Problem to solve:
Rewrite the items below with every "moth's leg" swapped for "insect leg", leaving everything else the same.

[Items on spatial positioning]
........

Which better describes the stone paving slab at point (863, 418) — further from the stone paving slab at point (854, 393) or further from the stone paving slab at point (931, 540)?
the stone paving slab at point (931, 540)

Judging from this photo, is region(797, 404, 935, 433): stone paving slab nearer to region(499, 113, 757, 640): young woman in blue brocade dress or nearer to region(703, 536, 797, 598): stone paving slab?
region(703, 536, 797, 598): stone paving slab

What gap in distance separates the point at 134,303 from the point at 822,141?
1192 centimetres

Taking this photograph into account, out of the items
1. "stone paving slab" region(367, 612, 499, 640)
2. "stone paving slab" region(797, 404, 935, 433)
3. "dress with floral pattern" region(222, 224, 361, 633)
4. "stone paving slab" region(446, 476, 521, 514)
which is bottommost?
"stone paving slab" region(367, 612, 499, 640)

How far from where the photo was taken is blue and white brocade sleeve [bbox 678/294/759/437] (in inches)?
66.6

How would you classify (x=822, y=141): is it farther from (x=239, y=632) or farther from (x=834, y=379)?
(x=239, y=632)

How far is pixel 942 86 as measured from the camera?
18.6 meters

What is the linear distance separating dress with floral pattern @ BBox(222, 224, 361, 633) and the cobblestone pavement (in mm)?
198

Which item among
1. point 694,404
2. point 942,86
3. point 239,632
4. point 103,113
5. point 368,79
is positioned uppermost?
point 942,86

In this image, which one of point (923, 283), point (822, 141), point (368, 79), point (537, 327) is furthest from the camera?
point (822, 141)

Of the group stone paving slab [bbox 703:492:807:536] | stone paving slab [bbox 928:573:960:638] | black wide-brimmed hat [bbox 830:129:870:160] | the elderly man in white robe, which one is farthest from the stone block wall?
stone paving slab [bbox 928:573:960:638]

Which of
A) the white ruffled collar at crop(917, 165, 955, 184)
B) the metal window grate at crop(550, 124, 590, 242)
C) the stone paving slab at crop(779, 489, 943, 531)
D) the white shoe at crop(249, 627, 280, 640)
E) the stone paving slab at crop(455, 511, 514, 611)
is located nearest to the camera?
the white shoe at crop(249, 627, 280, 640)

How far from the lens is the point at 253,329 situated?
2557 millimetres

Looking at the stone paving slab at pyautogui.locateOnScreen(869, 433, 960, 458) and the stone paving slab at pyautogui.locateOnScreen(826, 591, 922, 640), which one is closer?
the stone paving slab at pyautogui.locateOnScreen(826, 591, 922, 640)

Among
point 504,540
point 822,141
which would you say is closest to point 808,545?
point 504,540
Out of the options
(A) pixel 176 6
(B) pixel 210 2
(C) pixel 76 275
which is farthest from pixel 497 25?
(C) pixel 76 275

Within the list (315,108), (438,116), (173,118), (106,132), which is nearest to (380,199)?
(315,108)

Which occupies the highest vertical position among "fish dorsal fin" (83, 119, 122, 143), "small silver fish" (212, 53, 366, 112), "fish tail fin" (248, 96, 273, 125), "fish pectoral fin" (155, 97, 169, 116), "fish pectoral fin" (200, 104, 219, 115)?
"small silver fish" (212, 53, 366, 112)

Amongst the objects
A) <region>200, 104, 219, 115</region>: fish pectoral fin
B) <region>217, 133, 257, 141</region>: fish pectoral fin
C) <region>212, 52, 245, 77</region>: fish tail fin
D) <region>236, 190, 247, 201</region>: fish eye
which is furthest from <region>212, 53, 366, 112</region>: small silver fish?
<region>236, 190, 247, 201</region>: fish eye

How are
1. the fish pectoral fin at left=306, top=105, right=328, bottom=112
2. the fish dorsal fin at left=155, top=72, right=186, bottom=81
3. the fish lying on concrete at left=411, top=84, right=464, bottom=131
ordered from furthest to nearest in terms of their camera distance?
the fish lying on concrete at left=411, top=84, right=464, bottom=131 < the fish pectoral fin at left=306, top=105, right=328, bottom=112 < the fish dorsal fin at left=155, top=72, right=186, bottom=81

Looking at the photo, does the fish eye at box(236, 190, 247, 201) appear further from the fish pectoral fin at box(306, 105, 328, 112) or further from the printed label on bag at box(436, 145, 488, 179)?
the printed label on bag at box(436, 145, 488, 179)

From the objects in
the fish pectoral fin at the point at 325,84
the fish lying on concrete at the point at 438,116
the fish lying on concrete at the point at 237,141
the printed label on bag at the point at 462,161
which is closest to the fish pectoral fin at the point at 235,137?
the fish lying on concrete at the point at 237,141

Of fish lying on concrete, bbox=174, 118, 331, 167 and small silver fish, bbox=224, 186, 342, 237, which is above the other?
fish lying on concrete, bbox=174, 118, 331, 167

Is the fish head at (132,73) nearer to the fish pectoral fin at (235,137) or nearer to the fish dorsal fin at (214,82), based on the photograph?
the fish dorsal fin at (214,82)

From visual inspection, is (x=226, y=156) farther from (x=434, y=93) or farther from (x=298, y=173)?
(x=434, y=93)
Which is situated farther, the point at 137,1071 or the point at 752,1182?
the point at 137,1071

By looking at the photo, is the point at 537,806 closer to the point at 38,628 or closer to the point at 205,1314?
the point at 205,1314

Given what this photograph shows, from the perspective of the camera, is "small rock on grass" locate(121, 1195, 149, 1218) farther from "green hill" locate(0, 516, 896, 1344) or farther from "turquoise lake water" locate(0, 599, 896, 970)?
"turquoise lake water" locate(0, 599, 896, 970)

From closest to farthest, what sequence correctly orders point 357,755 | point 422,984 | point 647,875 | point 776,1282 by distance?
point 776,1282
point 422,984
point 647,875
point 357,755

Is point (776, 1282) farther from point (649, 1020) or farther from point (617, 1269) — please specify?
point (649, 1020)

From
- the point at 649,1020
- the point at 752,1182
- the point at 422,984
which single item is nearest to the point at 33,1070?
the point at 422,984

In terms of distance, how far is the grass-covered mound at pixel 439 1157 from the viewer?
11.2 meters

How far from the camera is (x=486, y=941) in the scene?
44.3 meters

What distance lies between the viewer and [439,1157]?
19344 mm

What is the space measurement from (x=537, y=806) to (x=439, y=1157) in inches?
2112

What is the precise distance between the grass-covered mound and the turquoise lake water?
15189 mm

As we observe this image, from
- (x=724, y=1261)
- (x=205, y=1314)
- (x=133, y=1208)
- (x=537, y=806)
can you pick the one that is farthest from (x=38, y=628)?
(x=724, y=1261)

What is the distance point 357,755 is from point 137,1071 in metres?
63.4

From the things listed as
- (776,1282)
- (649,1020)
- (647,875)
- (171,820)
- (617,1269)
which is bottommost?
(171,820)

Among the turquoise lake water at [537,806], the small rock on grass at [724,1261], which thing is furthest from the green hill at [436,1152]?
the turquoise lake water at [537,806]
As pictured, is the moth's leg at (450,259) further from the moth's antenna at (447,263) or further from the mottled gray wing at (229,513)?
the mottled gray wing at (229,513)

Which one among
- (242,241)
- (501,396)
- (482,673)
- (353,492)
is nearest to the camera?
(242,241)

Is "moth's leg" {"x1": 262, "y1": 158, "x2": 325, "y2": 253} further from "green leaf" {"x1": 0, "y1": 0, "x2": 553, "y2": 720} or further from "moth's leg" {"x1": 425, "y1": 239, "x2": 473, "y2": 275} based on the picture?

........

Full response:
Which better describes the stone paving slab at point (863, 418) — further from the stone paving slab at point (854, 393) or further from the stone paving slab at point (931, 540)?
the stone paving slab at point (931, 540)

Judging from this photo, is region(797, 404, 935, 433): stone paving slab nearer to region(499, 113, 757, 640): young woman in blue brocade dress or nearer to region(703, 536, 797, 598): stone paving slab?
region(703, 536, 797, 598): stone paving slab

What gap in distance separates the point at 134,303 from the point at 822,141?
1192 centimetres

Taking this photograph into account, out of the items
1. "stone paving slab" region(367, 612, 499, 640)
2. "stone paving slab" region(797, 404, 935, 433)
3. "dress with floral pattern" region(222, 224, 361, 633)
4. "stone paving slab" region(446, 476, 521, 514)
which is bottommost?
"stone paving slab" region(367, 612, 499, 640)

How far from where the photo was taken is blue and white brocade sleeve [bbox 678/294/759/437] (in inches)?
66.6

How would you classify (x=822, y=141): is it farther from (x=239, y=632) or farther from (x=834, y=379)?
(x=239, y=632)

How far is pixel 942 86 as measured from the camera?
18.6 meters

What is the linear distance separating dress with floral pattern @ BBox(222, 224, 361, 633) and the cobblestone pavement (in mm)?
198

Which item among
1. point 694,404
2. point 942,86
3. point 239,632
4. point 103,113
5. point 368,79
is positioned uppermost?
point 942,86

In this image, which one of point (923, 283), point (822, 141), point (368, 79), point (537, 327) is furthest from the camera?
point (822, 141)

Of the group stone paving slab [bbox 703:492:807:536] | stone paving slab [bbox 928:573:960:638] | black wide-brimmed hat [bbox 830:129:870:160] | the elderly man in white robe, which one is farthest from the stone block wall?
stone paving slab [bbox 928:573:960:638]

Which of
A) the white ruffled collar at crop(917, 165, 955, 184)
B) the metal window grate at crop(550, 124, 590, 242)
C) the stone paving slab at crop(779, 489, 943, 531)
D) the white shoe at crop(249, 627, 280, 640)
E) the stone paving slab at crop(455, 511, 514, 611)
is located nearest to the camera?
the white shoe at crop(249, 627, 280, 640)

How far from the lens is the point at 253,329 situated?
2557 millimetres

Looking at the stone paving slab at pyautogui.locateOnScreen(869, 433, 960, 458) and the stone paving slab at pyautogui.locateOnScreen(826, 591, 922, 640), which one is closer?
the stone paving slab at pyautogui.locateOnScreen(826, 591, 922, 640)

Among
point 504,540
point 822,141
which would you say is closest to point 808,545?
point 504,540
Out of the options
(A) pixel 176 6
(B) pixel 210 2
(C) pixel 76 275
which is farthest from pixel 497 25?
(C) pixel 76 275

Within the list (315,108), (438,116), (173,118), (106,132), which is nearest to (380,199)?
(315,108)

Which occupies the highest vertical position among "fish dorsal fin" (83, 119, 122, 143), "small silver fish" (212, 53, 366, 112), "fish tail fin" (248, 96, 273, 125), "fish pectoral fin" (155, 97, 169, 116), "fish pectoral fin" (200, 104, 219, 115)?
"small silver fish" (212, 53, 366, 112)

Amongst the objects
A) <region>200, 104, 219, 115</region>: fish pectoral fin
B) <region>217, 133, 257, 141</region>: fish pectoral fin
C) <region>212, 52, 245, 77</region>: fish tail fin
D) <region>236, 190, 247, 201</region>: fish eye
which is furthest from <region>212, 53, 366, 112</region>: small silver fish?
<region>236, 190, 247, 201</region>: fish eye

How are
1. the fish pectoral fin at left=306, top=105, right=328, bottom=112
2. the fish dorsal fin at left=155, top=72, right=186, bottom=81
3. the fish lying on concrete at left=411, top=84, right=464, bottom=131
ordered from furthest to nearest in terms of their camera distance?
the fish lying on concrete at left=411, top=84, right=464, bottom=131 < the fish pectoral fin at left=306, top=105, right=328, bottom=112 < the fish dorsal fin at left=155, top=72, right=186, bottom=81

Looking at the photo, does the fish eye at box(236, 190, 247, 201) appear further from the fish pectoral fin at box(306, 105, 328, 112) or further from the printed label on bag at box(436, 145, 488, 179)?
the printed label on bag at box(436, 145, 488, 179)

From the objects in
the fish pectoral fin at the point at 325,84
the fish lying on concrete at the point at 438,116
the fish lying on concrete at the point at 237,141
the printed label on bag at the point at 462,161
which is closest to the fish pectoral fin at the point at 235,137?
the fish lying on concrete at the point at 237,141

Of fish lying on concrete, bbox=174, 118, 331, 167 and small silver fish, bbox=224, 186, 342, 237, which is above the other?
fish lying on concrete, bbox=174, 118, 331, 167

Is the fish head at (132,73) nearer to the fish pectoral fin at (235,137) or nearer to the fish dorsal fin at (214,82), based on the photograph?
the fish dorsal fin at (214,82)

From visual inspection, is (x=226, y=156) farther from (x=434, y=93) or farther from (x=298, y=173)?
(x=434, y=93)
Which is situated farther, the point at 137,1071 or the point at 752,1182?
the point at 137,1071

By looking at the photo, is the point at 537,806 closer to the point at 38,628 or closer to the point at 205,1314?
the point at 205,1314

Given what this photograph shows, from the perspective of the camera, is "small rock on grass" locate(121, 1195, 149, 1218) farther from "green hill" locate(0, 516, 896, 1344) or farther from "turquoise lake water" locate(0, 599, 896, 970)?
"turquoise lake water" locate(0, 599, 896, 970)

From closest to farthest, what sequence correctly orders point 357,755 | point 422,984 | point 647,875 | point 776,1282 by distance?
point 776,1282
point 422,984
point 647,875
point 357,755

Is point (776, 1282) farther from point (649, 1020) or farther from point (617, 1269) — please specify?
point (649, 1020)

From
- the point at 649,1020
- the point at 752,1182
- the point at 422,984
which single item is nearest to the point at 33,1070?
the point at 422,984

In terms of distance, how far is the grass-covered mound at pixel 439 1157 from the viewer?
11.2 meters

How far from the camera is (x=486, y=941) in the scene?
44.3 meters

What distance lies between the viewer and [439,1157]?
19344 mm

What is the space measurement from (x=537, y=806) to (x=439, y=1157) in inches?
2112

What is the precise distance between the grass-covered mound and the turquoise lake water?
15189 mm

As we observe this image, from
- (x=724, y=1261)
- (x=205, y=1314)
- (x=133, y=1208)
- (x=537, y=806)
can you pick the one that is farthest from (x=38, y=628)?
(x=724, y=1261)

What is the distance point 357,755 is from point 137,1071 in metres?
63.4

From the things listed as
- (776,1282)
- (649,1020)
- (647,875)
- (171,820)
- (617,1269)
which is bottommost?
(171,820)

Among the turquoise lake water at [537,806], the small rock on grass at [724,1261], which thing is furthest from the green hill at [436,1152]?
the turquoise lake water at [537,806]
As pictured, is the insect leg at (450,259) further from the moth's antenna at (447,263) or further from the mottled gray wing at (229,513)?
the mottled gray wing at (229,513)

Which one among
- (242,241)
- (501,396)
- (482,673)
- (353,492)
is nearest to the camera?
(242,241)

Is "insect leg" {"x1": 262, "y1": 158, "x2": 325, "y2": 253} further from "green leaf" {"x1": 0, "y1": 0, "x2": 553, "y2": 720} or further from "insect leg" {"x1": 425, "y1": 239, "x2": 473, "y2": 275} based on the picture?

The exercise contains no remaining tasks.